| Required action |
Please set down the data again exactly, minus the pictures.

| Source material |
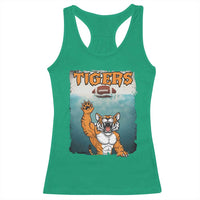 Bengal Tiger Football Racerback Tank Top Horror Parody Gift - Wonder Print Shop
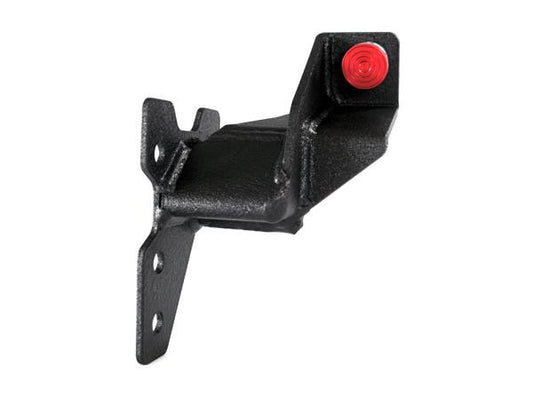 GrimmSpeed 08+ Subaru WRX/STi master cylinder brace, brake cylinder stops, installed on engine bay with visible mounting hardware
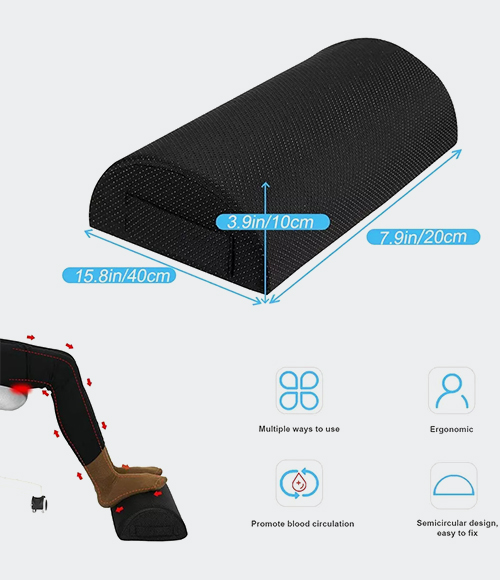 Footrest Under Desk High Density Foam Ergonomic Foot Rest Cushion, Foot Pillow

| Solution to this problem |
 Bengal Tiger Football Racerback Tank Top Horror Parody Gift - Wonder Print Shop
 GrimmSpeed 08+ Subaru WRX/STi master cylinder brace, brake cylinder stops, installed on engine bay with visible mounting hardware
 Footrest Under Desk High Density Foam Ergonomic Foot Rest Cushion, Foot Pillow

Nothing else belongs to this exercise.